*SUPPLIED PASSAGE*.
══════════════════════════════
Delay - 2020.2 English

Vivado Design Suite Reference Guide: Model-Based DSP Design Using System Generator (UG958)

Document ID
Release Date
2020.2 English

This block is listed in the following Xilinx® Blockset libraries: Basic Elements, Floating-Point, Memory, and Index.

The Xilinx Delay block implements a fixed delay of L cycles.

The delay value is displayed on the block in the form z-L, which is the Z-transform of the block’s transfer function. Any data provided to the input of the block will appear at the output after L cycles. The rate and type of the data of the output is inherited from the input. This block is used mainly for matching pipeline delays in other portions of the circuit. The delay block differs from the register block in that the register allows a latency of only 1 cycle and contains an initial value parameter. The delay block supports a specified latency but no initial value other than zeros.The figure below shows the Delay block behavior when L=4 and Period=1s.

Figure 1. Delay Block Behavior

For delays that need to be adjusted during run-time, you should use the Addressable Shift Register block. Delays that are not an integer number of clock cycles are not supported and such delays should not be used in synchronous design (with a few rare exceptions).

Block Parameters

The block parameters dialog box can be invoked by double-clicking the icon in your Simulink® model.
══════════════════════════════
*STORED DATA*.
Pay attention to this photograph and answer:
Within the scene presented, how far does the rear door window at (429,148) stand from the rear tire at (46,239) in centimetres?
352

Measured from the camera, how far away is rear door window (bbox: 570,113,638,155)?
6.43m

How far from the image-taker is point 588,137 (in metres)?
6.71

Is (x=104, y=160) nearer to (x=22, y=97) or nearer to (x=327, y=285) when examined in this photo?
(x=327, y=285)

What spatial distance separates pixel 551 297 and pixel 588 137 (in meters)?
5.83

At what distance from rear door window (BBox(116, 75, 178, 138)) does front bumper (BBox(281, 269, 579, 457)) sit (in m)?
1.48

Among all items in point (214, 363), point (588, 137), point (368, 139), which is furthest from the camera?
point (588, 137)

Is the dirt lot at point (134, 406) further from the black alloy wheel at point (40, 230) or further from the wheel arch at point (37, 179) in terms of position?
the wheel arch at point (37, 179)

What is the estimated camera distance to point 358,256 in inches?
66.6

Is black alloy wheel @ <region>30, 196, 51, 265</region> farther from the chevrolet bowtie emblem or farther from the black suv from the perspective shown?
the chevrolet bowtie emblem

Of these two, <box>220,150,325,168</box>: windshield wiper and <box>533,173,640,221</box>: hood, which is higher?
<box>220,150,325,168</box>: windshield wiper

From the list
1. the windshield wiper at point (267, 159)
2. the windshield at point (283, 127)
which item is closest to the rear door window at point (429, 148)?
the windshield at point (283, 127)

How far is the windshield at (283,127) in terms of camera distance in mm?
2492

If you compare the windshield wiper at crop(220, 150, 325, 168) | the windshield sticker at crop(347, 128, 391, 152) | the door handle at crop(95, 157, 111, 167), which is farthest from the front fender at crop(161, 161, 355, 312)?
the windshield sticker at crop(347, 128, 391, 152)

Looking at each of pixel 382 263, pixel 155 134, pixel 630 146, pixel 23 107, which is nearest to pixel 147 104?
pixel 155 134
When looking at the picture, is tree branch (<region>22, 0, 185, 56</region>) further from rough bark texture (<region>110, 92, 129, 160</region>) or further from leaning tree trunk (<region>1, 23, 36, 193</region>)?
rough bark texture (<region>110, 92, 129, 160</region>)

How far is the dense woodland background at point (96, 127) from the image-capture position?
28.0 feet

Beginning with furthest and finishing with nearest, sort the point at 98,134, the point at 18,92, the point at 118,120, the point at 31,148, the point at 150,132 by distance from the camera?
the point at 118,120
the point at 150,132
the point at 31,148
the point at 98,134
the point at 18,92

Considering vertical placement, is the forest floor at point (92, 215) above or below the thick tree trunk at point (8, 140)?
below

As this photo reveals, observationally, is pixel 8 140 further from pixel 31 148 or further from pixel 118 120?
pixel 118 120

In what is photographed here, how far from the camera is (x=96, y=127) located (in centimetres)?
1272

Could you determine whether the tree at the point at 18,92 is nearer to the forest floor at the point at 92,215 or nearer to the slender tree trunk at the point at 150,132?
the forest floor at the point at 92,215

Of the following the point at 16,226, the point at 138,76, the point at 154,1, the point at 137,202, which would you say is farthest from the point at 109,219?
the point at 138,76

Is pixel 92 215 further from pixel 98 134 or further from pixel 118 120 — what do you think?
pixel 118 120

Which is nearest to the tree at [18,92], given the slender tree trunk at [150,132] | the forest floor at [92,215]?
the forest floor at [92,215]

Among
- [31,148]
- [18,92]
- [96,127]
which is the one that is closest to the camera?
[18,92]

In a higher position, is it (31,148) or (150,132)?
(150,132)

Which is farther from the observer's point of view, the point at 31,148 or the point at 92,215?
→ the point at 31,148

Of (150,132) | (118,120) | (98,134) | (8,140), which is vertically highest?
══════════════════════════════
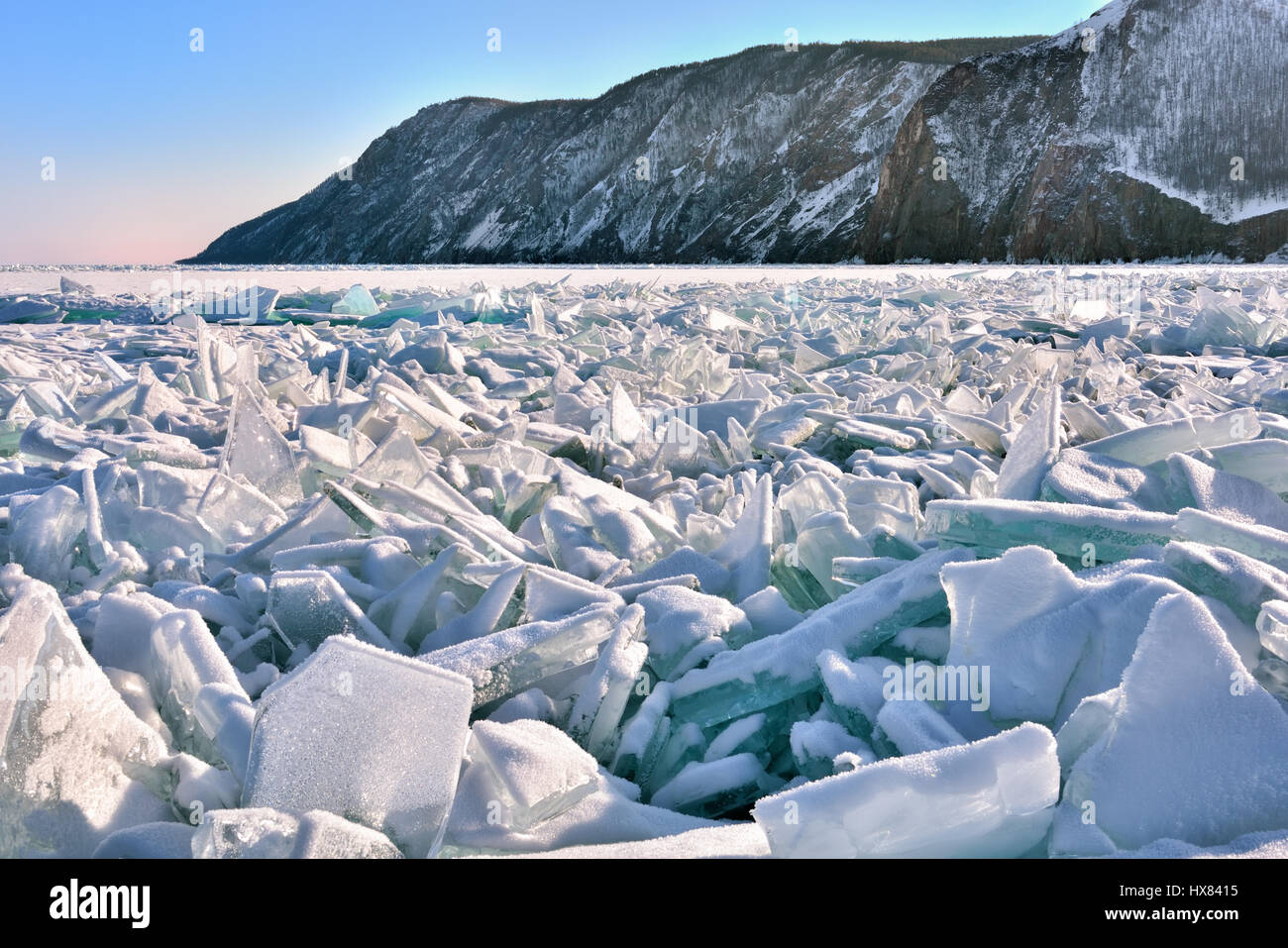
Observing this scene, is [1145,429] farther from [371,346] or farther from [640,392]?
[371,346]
══════════════════════════════
*WHAT YOU ARE ASKED TO DO*. Using the Delay block reference, decide whether each statement agrees with it: (a) the register block allows a latency of only 1 cycle; (b) the Delay block accepts a nonzero initial value; (c) the output of the Delay block inherits its data type from the input. Answer yes or no for each and quote the words that decide it.

*TASK SOLUTION*.
(a) Yes: "the register allows a latency of only 1 cycle"
(b) No: "no initial value other than zeros"
(c) Yes: "The rate and type of the data of the output is inherited from the input."